As you well said, in a specific situation one thing can be more or less necessary than the other - depending on your priorities and goals (or, in some cases, depending on who the person is).

*Both books and a teacher are necessary for language instruction.  A book is more necessary  to somebody who would like to strengthen classroom instruction with self-study; a teacher is more necessary  to somebody who is interested in the cultural implications of language and associations that can only be communicated from personal experience. *


----------



## panjandrum

OK - pedantic day is over 
Fascinating, isn't it, how a word that has such a stark "binary" definition (either it can't be done without = necessary, or it is unnecessary) will allow for such fine variations in meaning.

I could pick at the examples you gave(see footnote); for example, in the air-water-food example, only air is necessary TODAY. In the omelette/soup example; eggs are necessary for omelette, tomatoes for the soup, but neither omelette nor soup are necessary. In the spag bol recipe; spaghetti, tomato, meat and onion are necessary; the rest are optional - kind of 

I guess we are using a qualified "necessary" (confess to doing it myself of course) as a shorthand way of describing the wider context.

[[The following sentence was meant to appear here, but as you can see, I couldn't resist the temptation: "But really life is too short and time is pressing."]]


----------



## touaregsand

Mr Pedant, I agree that strictly speaking necessary is not gradable. 

Usage alters meaning and the word is so commonly graded as "a shorthand for describing wider context" that it is acceptable, even 'correct' to do so.


----------



## timpeac

Elroy/Pan - I think we are all saying pretty much the same thing. I am saying that necessary is gradable if, and only if, you are talking about things that are slightly different (albeit minimally so)- that's why I gave the air-water-food example. All are "necessary" and we can only grade them if we also grade the importance of what they are necessary for.

So, whether you consider "necessary" gradable or not seems to come down to whether you consider it fair to use slightly different contexts (eg because you also happen to die quicker without air than without water), and Elroy you apparently do. I come down on the side of prefering strict comparison. To be honest I am slightly surprised that you don't too, since I know that you have had linguistic study, and normally in linguistics when comparing two things you compare two identical sentences/sounds etc and change just that one little thing you want to analyse, eg to prove /c/ and /b/ are phonemes we need only to consider /cat/ and /bat/.

In a similar fashion rather than compare the necessity of "air" or "water" I would consider, say, "a pen and paper are necessary to write a letter". Which is more necessary? neither since both are necessary.

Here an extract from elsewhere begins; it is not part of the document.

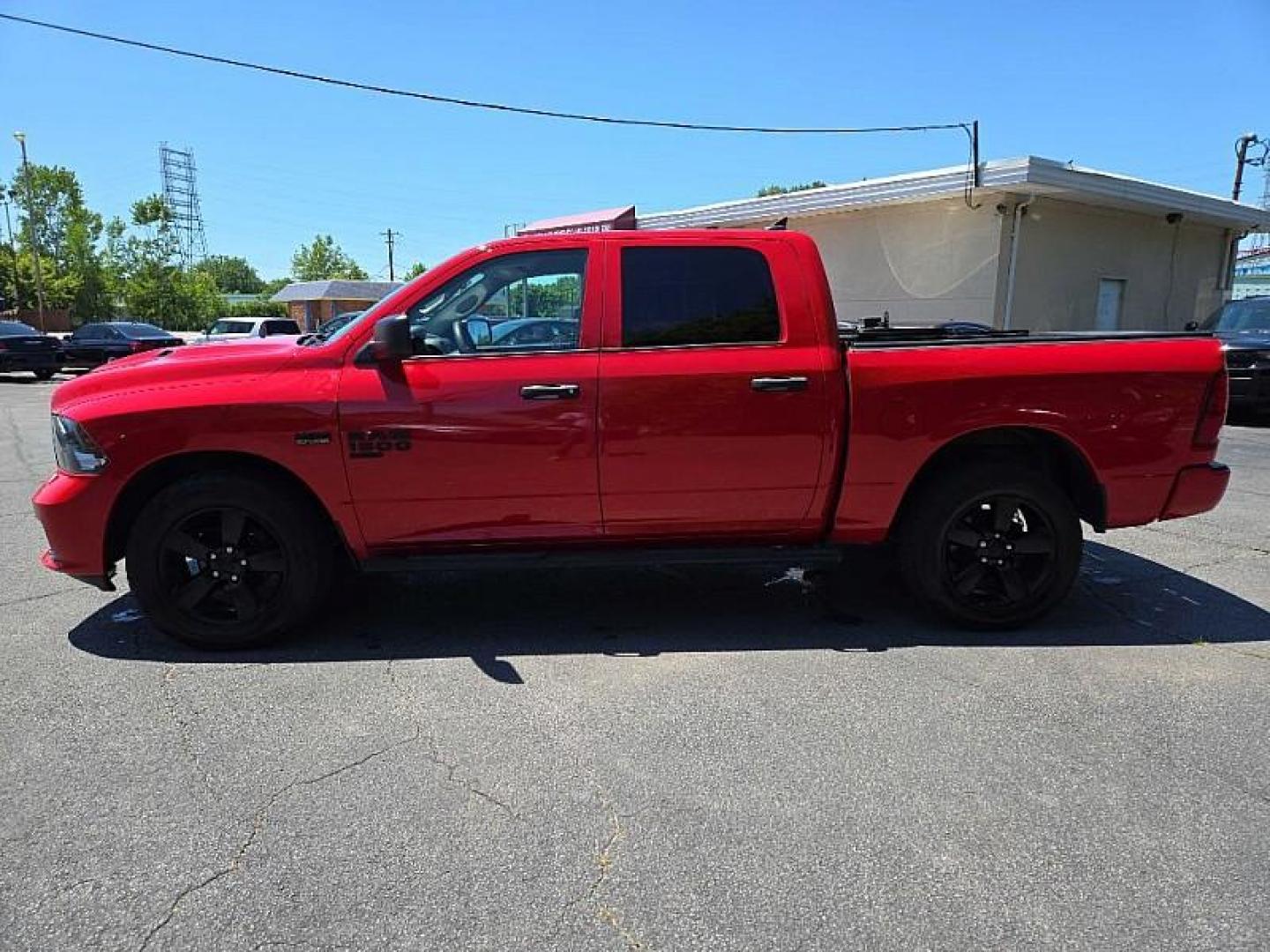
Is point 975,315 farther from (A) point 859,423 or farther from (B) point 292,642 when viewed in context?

But we are all entitled to our views, we just have to be sure we have set the parameters.


----------



## panjandrum

timpeac said:
			
		

> In a similar fashion rather than compare the necessity of "air" or "water" I would consider, say, "a pen and paper are necessary to write a letter". Which is more necessary? neither since both are necessary.
> 
> But we are all entitled to our views, we just have to be sure we have set the parameters.


That's very helpful - to easing my brain.
So really we ought not to compare the relative necessity of "air today" and "scone tomorrow"


----------



## touaregsand

panjandrum said:
			
		

> That's very helpful - to easing my brain.
> So really we ought not to compare the relative necessity of "air today" and "scone tomorrow"

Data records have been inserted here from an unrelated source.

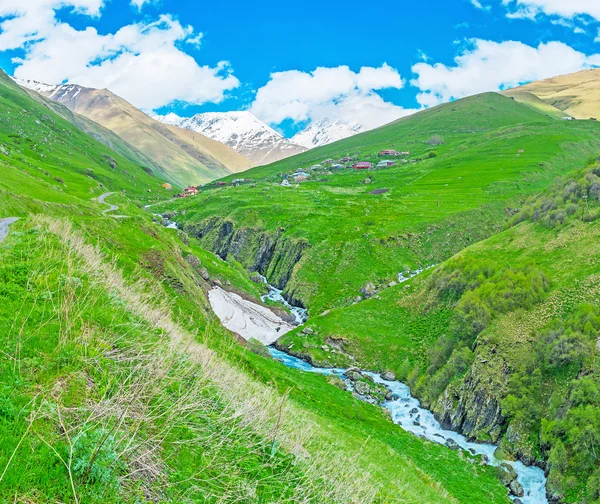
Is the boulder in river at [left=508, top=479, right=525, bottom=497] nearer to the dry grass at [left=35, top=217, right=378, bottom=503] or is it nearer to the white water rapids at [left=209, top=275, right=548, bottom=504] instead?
the white water rapids at [left=209, top=275, right=548, bottom=504]

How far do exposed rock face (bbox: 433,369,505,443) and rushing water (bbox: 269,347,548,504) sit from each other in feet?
3.37

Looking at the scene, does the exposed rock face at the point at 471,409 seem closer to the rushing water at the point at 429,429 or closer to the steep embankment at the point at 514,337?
the steep embankment at the point at 514,337

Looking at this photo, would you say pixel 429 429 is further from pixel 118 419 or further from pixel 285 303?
pixel 285 303

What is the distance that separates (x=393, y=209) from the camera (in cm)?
12444

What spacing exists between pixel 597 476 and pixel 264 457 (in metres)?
33.5

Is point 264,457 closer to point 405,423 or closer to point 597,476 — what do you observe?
point 597,476

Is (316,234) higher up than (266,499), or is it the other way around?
(316,234)

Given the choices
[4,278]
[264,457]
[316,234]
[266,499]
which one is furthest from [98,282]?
[316,234]

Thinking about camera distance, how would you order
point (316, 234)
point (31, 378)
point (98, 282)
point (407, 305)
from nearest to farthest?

Only if we are linguists. ;-)


----------



## timpeac

panjandrum said:
			
		

> That's very helpful - to easing my brain.
> So really we ought not to compare the relative necessity of "air today" and "scone tomorrow"


 
Hahaha, very good Pan.


----------



## elroy

timpeac said:
			
		

> Elroy/Pan - I think we are all saying pretty much the same thing. I am saying that necessary is gradable if, and only if, you are talking about things that are slightly different (albeit minimally so)- that's why I gave the air-water-food example. All are "necessary" and we can only grade them if we also grade the importance of what they are necessary for.
> 
> So, whether you consider "necessary" gradable or not seems to come down to whether you consider it fair to use slightly different contexts (eg because you also happen to die quicker without air than without water), and Elroy you apparently do. I come down on the side of prefering strict comparison. To be honest I am slightly surprised that you don't too, since I know that you have had linguistic study, and normally in linguistics when comparing two things you compare two identical sentences/sounds etc and change just that one little thing you want to analyse, eg to prove /c/ and /b/ are phonemes we need only to consider /cat/ and /bat/.
> 
> In a similar fashion rather than compare the necessity of "air" or "water" I would consider, say, "a pen and paper are necessary to write a letter". Which is more necessary? neither since both are necessary.
> 
> But we are all entitled to our views, we just have to be sure we have set the parameters.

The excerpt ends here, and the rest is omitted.